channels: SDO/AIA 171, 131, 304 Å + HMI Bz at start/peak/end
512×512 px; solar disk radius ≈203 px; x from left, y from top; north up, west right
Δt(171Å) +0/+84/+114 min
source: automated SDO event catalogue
..........
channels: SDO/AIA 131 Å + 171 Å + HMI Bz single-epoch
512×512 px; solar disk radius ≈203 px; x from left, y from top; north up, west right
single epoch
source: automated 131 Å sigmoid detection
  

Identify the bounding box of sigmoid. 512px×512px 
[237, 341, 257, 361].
..........
Written exercise: Please rewrite the records as a numbered list, skipping any blank lines: begin at the line that has "channels: SDO/AIA 171, 131, 304" and stop after the line that has "source: automated SDO event catalogue", including both.

Expected output:
1. channels: SDO/AIA 171, 131, 304 Å + HMI Bz at start/peak/end
2. 512×512 px; solar disk radius ≈203 px; x from left, y from top; north up, west right
3. Δt(171Å) +0/+84/+114 min
4. source: automated SDO event catalogue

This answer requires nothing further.